School / Research Seminar –
Game AI with Statistical Forward Planning
Given by
Prof Simon Lucas
School of Electronic Engineering and Computer Science
Queen Mary, University of London
16th March 2022, starting 4pm, Room A07
School of Computer Science
Abstract:
Statistical forward planning algorithms make use of the forward model of a game to search for action plans based on the reward profiles of the playouts. This provides powerful AI for many games (or problems in general that have fast and easily copied simulation models). Example algorithms include Monte Carlo Tree Search, and Rolling Horizon Evolution.

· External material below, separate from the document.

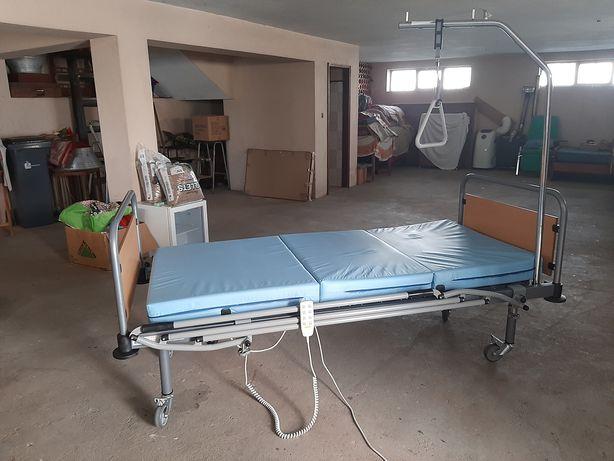 Cama articulada elétrica e hospitalar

In this talk I will give a brief overview of the algorithms and demonstrate their ability to play a variety of games surprisingly well without the need for any prior training. I will also mention recent advances and future directions, including sample-efficient parameter tuning and Monte Carlo Graph Search.
Short Bio:
Simon Lucas is a professor of Artificial Intelligence at Queen Mary University of London where he leads the Game AI Research Group.
He is the founding Editor-in-Chief of the IEEE Transactions on Games and co-founded the IEEE Conference on Conference on Games.
His research involves simulation-based AI and evolutionary algorithms applied to Game AI, working towards Artificial General Intelligence.
He was head of school (EECS) at QMUL before taking up a visiting research scientist position at Meta.